> _READING TEXT_

*** Begin section ***

If he were the CEO of a corporation, Shaktikanta Das would be an investor darling. His first full-year results, and Das is already returning more money than the entire dividend his two predecessors could muster between them in the previous three years.
That’s just the kind of performance activist hedge funds like to see.
But Das isn’t a corporate CEO. He’s the chief of India’s central bank, and the record Rs1.76 trillion ($24.4 billion) he’s going to deposit in the government’s account is bound to revive a debate about the threat to the monetary authority’s independence. While that controversy is real, it can wait for another day.
I view the bumper dividend as Das lending his spare umbrella to a government that has long lived in denial of the gathering clouds, believing GDP numbers that are too sunny to be trustworthy. Now that bad news is suddenly pouring down on the economy, it finds itself without shelter. The central bank is coming to its rescue, and without running any immediate risk of exposure to its own credibility.
That’s my benign interpretation. Consider the more sinister one. As recently as last month, the government was anticipating a Rs900 billion payment from the RBI, which was already 80 per cent more than in the previous year. For it to end up with almost double the budgeted amount smacks of pressure.

*** End section ***

> _DATASET EXTRACT_
*** Begin section ***

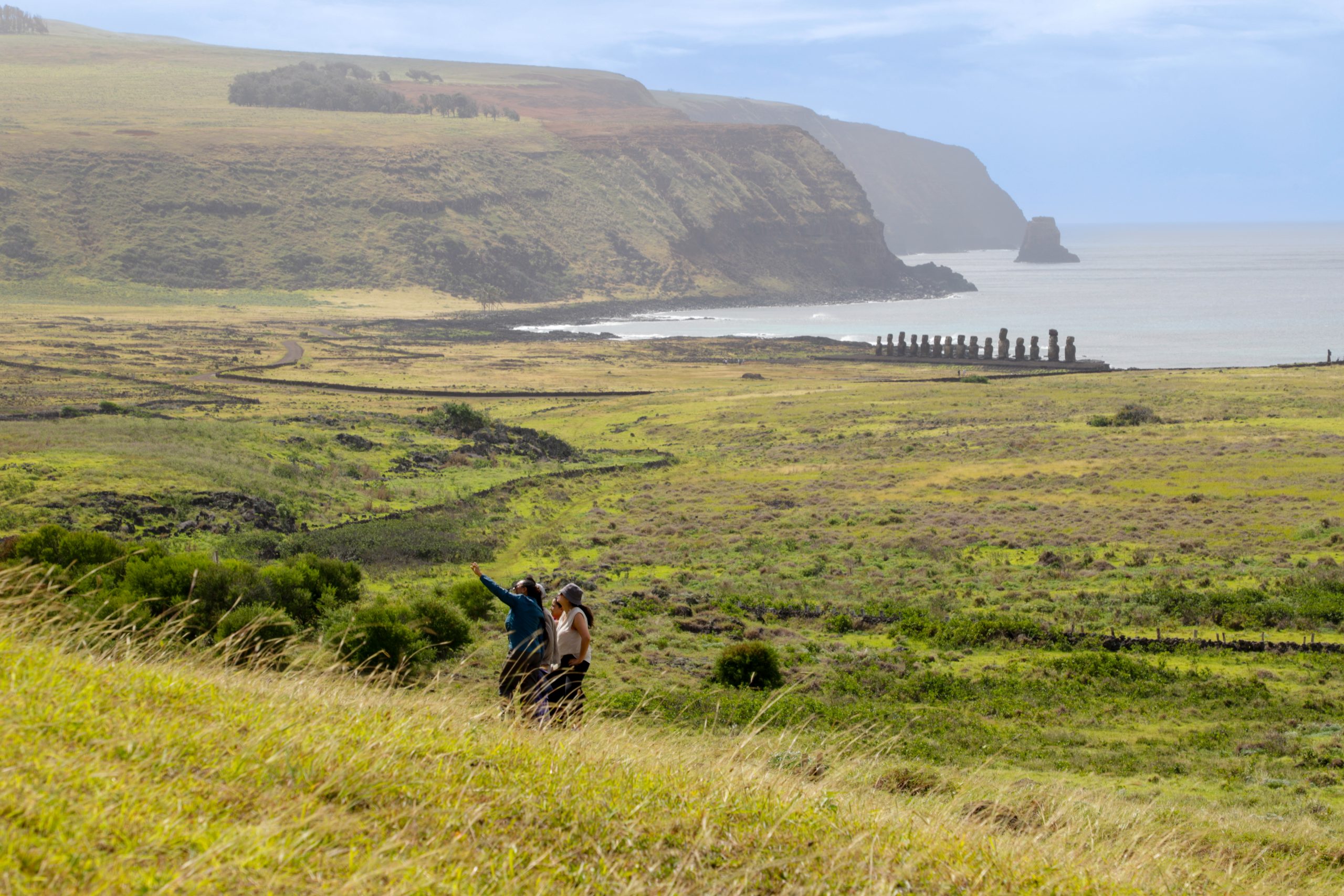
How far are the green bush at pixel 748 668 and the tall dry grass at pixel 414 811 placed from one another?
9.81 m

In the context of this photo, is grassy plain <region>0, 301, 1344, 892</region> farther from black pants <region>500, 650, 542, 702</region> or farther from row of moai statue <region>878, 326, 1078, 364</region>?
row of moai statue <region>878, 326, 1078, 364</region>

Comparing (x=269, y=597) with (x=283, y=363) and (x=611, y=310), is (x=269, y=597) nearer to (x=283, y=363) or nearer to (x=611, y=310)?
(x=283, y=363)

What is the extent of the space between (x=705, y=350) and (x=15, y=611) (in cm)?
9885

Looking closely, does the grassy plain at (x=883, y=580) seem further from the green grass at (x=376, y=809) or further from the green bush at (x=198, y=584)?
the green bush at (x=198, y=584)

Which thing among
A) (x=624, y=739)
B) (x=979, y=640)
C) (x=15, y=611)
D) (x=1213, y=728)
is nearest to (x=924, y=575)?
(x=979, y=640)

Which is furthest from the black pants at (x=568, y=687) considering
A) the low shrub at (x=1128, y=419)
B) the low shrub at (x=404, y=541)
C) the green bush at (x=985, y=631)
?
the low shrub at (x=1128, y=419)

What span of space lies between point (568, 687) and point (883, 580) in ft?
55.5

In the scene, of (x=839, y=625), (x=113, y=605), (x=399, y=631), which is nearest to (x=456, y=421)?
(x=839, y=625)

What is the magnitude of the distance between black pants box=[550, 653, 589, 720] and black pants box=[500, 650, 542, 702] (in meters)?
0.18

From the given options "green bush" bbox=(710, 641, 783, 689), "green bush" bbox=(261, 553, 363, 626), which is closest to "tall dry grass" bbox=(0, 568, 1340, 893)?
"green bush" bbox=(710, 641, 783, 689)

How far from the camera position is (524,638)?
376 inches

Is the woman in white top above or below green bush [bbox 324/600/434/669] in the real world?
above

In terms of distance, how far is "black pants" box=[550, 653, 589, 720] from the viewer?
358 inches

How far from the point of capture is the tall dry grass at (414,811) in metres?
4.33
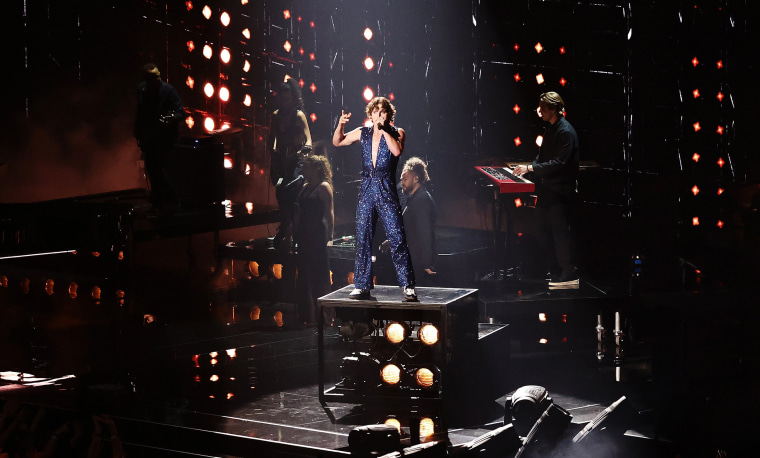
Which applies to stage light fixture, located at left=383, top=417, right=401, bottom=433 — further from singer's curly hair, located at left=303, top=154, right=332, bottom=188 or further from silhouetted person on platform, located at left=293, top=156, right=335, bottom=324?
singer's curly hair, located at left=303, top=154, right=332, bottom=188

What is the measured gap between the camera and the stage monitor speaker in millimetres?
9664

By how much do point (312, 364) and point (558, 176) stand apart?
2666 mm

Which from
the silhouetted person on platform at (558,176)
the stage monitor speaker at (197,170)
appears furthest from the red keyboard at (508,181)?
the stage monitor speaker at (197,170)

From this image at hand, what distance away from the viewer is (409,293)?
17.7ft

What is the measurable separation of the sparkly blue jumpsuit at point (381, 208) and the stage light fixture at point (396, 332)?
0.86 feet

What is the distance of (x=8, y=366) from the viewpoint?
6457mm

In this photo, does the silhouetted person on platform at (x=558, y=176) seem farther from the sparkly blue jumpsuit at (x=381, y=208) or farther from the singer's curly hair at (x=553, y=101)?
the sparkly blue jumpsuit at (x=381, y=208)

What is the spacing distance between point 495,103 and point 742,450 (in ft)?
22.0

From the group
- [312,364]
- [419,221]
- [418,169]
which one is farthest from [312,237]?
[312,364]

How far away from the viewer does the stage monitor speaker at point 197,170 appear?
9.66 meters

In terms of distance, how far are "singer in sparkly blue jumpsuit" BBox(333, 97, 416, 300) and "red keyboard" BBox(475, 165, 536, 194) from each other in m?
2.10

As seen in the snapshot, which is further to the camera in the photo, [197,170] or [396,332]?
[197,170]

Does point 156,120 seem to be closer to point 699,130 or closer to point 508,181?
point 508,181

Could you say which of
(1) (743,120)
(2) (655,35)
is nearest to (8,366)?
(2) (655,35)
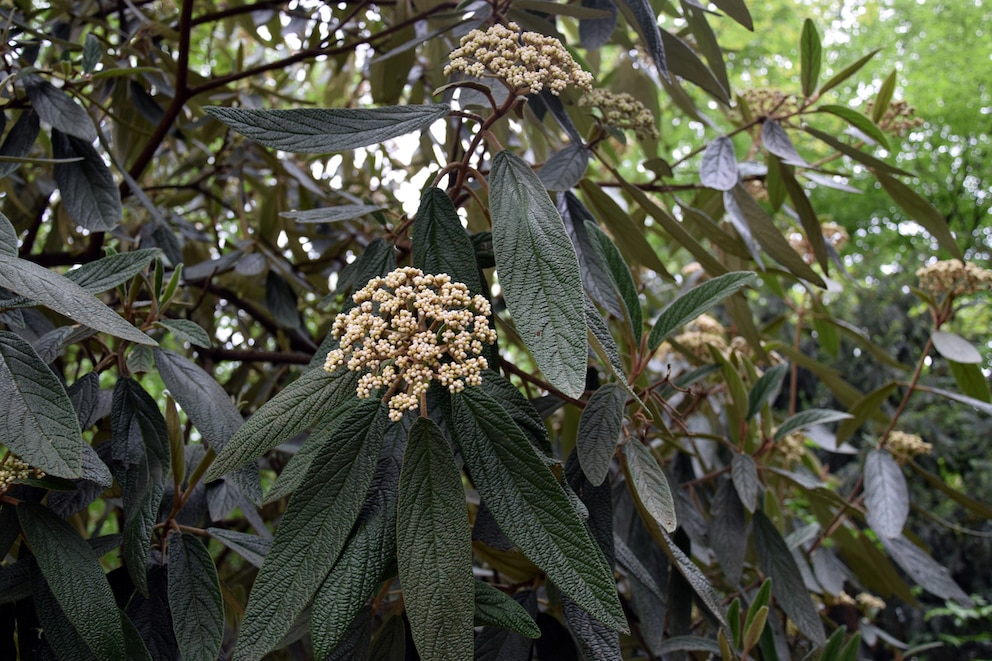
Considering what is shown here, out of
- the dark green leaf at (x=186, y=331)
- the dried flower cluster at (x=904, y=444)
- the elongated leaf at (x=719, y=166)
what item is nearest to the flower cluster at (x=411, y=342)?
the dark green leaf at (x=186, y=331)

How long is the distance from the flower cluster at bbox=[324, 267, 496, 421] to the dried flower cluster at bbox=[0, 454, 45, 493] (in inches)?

*** End section ***

> _TASK LIST_
1. Answer these questions from the RBI dividend column:
(a) How much is Das going to deposit in the government's account?
(b) As recently as last month, what payment from the RBI was the government anticipating?
(c) What kind of funds like to see this kind of performance?
2. Reproduce the passage of the RBI dividend column that opens with the words containing "If he were the" and closes with "for another day.".
3. State whether each statement agrees with the RBI dividend column, answering yes or no and quoting the deciding words:
(a) Das heads India's central bank.
(b) The Rs900 billion payment the government expected was less than in the previous year.
(c) The writer regards the controversy over the monetary authority's independence as not real.
The records come from a different source than the RBI dividend column.

> _TASK-BY-TASK RESULTS_
1.
(a) Rs1.76 trillion ($24.4 billion).
(b) A Rs900 billion payment.
(c) Activist hedge funds.

2.
If he were the CEO of a corporation, Shaktikanta Das would be an investor darling. His first full-year results, and Das is already returning more money than the entire dividend his two predecessors could muster between them in the previous three years.
That’s just the kind of performance activist hedge funds like to see.
But Das isn’t a corporate CEO. He’s the chief of India’s central bank, and the record Rs1.76 trillion ($24.4 billion) he’s going to deposit in the government’s account is bound to revive a debate about the threat to the monetary authority’s independence. While that controversy is real, it can wait for another day.

3.
(a) Yes: "He’s the chief of India’s central bank"
(b) No: "which was already 80 per cent more than in the previous year"
(c) No: "While that controversy is real, it can wait for another day."